Nabila tidur. Tetapi bukan suatu tidur yang nyenyak. Tubuhnya berbaring seperti batu beton menahan dadanya. Rasanya sesak dan panas. Samar-samar, ia mendengar keributan. Meskipun masih belum bisa membuka mata, ia juga mencium aroma minyak kayu putih. Dan seketika itulah, dia terbangun. Mengalami disorientasi berlebihan, membuka mata mirip putri tidur, tapi bukan karena dicium. Melainkan baluran minyak hangat kayu putih di hidungnya.
"Nabila? Dia udah bangun, Dito! Bram!" pertama yang ditangkap di panca indera Nabila ialah wanita berparas cantik dengan polesan lisptik matte warna merah jambu di bibirnya. Kecantikannya tak memudar meskipun garis-garis wajahnya tersebut mengkerut khawatir bukan main. Lalu kemudian, derap langkah cepat menyusul. Nabila mengerjap-erjap pusing. Ada Ardito –atasannya. Lalu Desi –tunangan bosnya tersebut, dan satu lagi Bramantyo. Pria yang ikut andil membuat Nabila pingsan.
"Nabila?!" seru Bram cemasnya setengah mati. Disenggolnya Desi yang sejak tadi berlutut di samping tubuh Nabila, menggantikan posisinya. Mengusap kening berkeringat Nabila dengan lembut tapi tangan Bram terasa bergetar.

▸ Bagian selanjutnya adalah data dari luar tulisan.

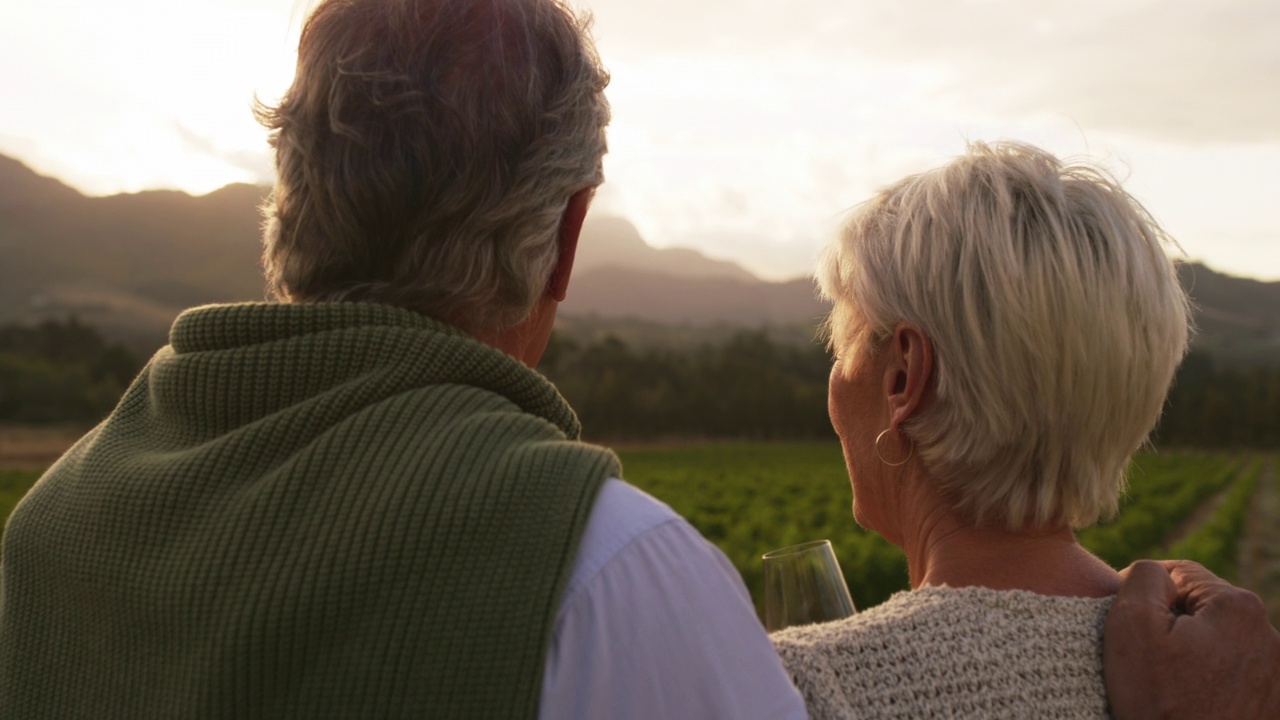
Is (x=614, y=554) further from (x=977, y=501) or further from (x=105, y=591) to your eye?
(x=977, y=501)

"Minum dulu ya? Kamu bisa duduk?"
"Ngh..bisa.." bisik Nabila lemah. Dipaksakannya tubuh kecil itu bangun dan duduk menyenderkan punggungnya di sofa. Nabila melihat sekitar. Entah siapa yang membopong badannya ke ruangan Pak Ardito ini. Dan sekumpulan rekan kerjanya ribut di pintu ruangan. Melihat apa dirinya baik-baik saja.

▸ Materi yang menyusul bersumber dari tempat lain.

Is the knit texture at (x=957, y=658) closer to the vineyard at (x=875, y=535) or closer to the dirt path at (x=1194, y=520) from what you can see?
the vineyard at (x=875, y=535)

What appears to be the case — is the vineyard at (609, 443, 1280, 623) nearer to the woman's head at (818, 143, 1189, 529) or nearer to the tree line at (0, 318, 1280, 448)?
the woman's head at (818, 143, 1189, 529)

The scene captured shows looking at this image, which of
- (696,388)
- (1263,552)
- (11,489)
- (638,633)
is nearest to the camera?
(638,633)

"Minum dulu, Nab. Pelan-pelan aja" seloroh Desi menyendokkan air putih ke mulut Nabila mirip orang sakit. Memang sakit kok. Hanya tiga sendok, dan Nabila menyudahi. Bram dan Desi menatapnya kahwatir. Dan Dito bercakak pinggang, nampak bingung.
"Ngapain nggerombol di pintu?! Sana pada pulang!" sengit Dito melihat karyawannya yang mengintip dari balik pintu, dan mereka semua segera bubar. Nabila memijit keningnya yang terasa berputar. Apa yang terjadi? Seingatnya tadi ia memang belum makan. Tengah beres-beres untuk pulang, dan seseorang datang sebelum semuanya menjadi gelap. Nabila membelalakkan mata. Tak sengaja membalas kontak mata itu. Bram didepannya, menggigit bibir, dan nampak bersalah.
"Nab, aku minta maaf"
"Pak..Bram.." sebut Nabila terkejut dan mendadak malu. Iyalah, tadi Bram sepertinya mengucapkan sebuah kalimat konyol bin nonsense. Apa Nabila yang bermimpi kejauhan atau gimana..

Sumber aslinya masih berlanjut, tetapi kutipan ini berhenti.